═══ 抜粋

半導体受託生産の世界最大手、台湾積体電路製造(TSMC)の第1工場開所式が24日、熊本県菊陽町で開かれ、地元では波及効果を含め7兆円規模とも指摘される設備投資に期待が高まる。ただ、深刻な人手不足など解消すべき課題も多い。
(中略)
現在、TSMC第1工場だけで約1300人が勤務しており、第2工場も稼働すれば計3400人が働く。九州各地の半導体関連人材は今後10年間にわたり年間1000人ほど不足するとの予測もある。半導体産業の基盤強化を目指す地元産学官団体が関連人材の育成・確保を検討するが、「今も理系人材は奪い合い。この傾向はしばらく続く」(関係者)見通しだ。

══════
═══ 表示データ

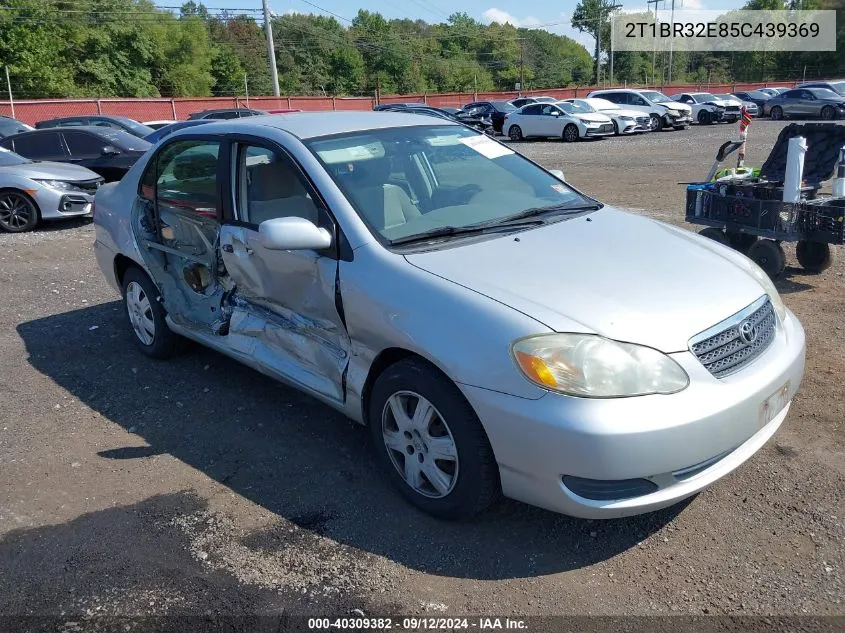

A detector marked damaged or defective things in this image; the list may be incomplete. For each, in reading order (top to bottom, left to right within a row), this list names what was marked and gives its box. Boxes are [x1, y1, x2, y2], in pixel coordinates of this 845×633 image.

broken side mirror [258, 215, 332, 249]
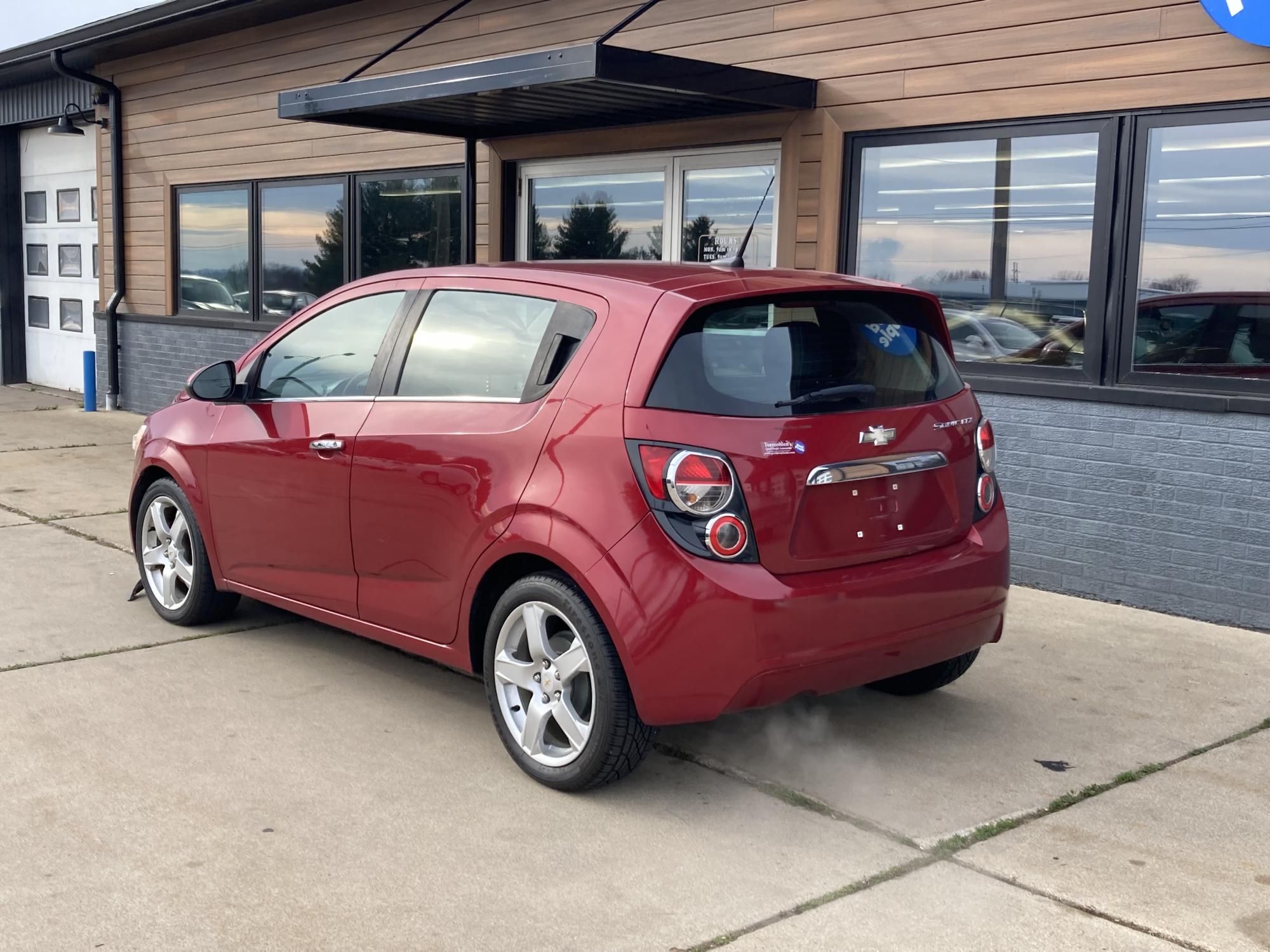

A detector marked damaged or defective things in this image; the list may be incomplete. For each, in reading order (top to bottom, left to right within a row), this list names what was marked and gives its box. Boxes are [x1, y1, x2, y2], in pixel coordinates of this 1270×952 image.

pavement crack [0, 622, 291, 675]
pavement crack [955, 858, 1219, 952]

══════
═══ 表示データ

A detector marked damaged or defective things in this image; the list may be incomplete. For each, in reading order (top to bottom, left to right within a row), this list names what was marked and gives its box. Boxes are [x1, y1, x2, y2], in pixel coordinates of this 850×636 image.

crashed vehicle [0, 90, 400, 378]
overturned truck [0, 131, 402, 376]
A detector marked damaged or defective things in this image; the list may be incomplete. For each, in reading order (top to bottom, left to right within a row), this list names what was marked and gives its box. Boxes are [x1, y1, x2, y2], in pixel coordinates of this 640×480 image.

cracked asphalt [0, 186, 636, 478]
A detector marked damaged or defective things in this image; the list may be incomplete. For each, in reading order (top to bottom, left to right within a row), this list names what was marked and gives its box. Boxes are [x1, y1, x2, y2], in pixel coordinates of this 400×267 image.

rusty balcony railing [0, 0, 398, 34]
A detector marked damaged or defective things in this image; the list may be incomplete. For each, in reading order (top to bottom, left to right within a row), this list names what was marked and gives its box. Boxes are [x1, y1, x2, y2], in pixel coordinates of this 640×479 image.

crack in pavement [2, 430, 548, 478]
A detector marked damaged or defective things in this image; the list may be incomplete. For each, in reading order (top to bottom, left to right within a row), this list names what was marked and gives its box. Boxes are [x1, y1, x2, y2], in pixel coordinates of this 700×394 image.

══════

> _課題_
**1)** TSMC工場の抜粋によると、第2工場も稼働した場合、合わせて何人が働くことになるか。
**2)** TSMC工場の抜粋を、最後の文の続きから書き継いでください。

> _最終解答_
**1)** 計3400人。

**2)**
熊本県内の人手不足は飲食店や清掃、コールセンターなど業種を問わず広がり、人材確保に必要な時給水準は1・5倍程度に上昇した。人材派遣企業も相次いで進出したが「派遣する人材の確保すら難しい」(担当者)状況だ。慢性的なホテル不足や交通渋滞、不動産価格の高騰もいまや〝熊本名物〟。工場が立地する熊本県菊陽町を中心に人口が流入し、町の姿は大きく変わりつつある。
(産経新聞 2月24日)

 情報サイト「求人ボックス」のよると、熊本県の企業別平均年収ランキングは高い順に、
平田機工676万円 肥後銀行659万円、グリーンランドリゾート510万円、ヤマックス489万円、ビューティ花壇466万円、Lib Work457万円。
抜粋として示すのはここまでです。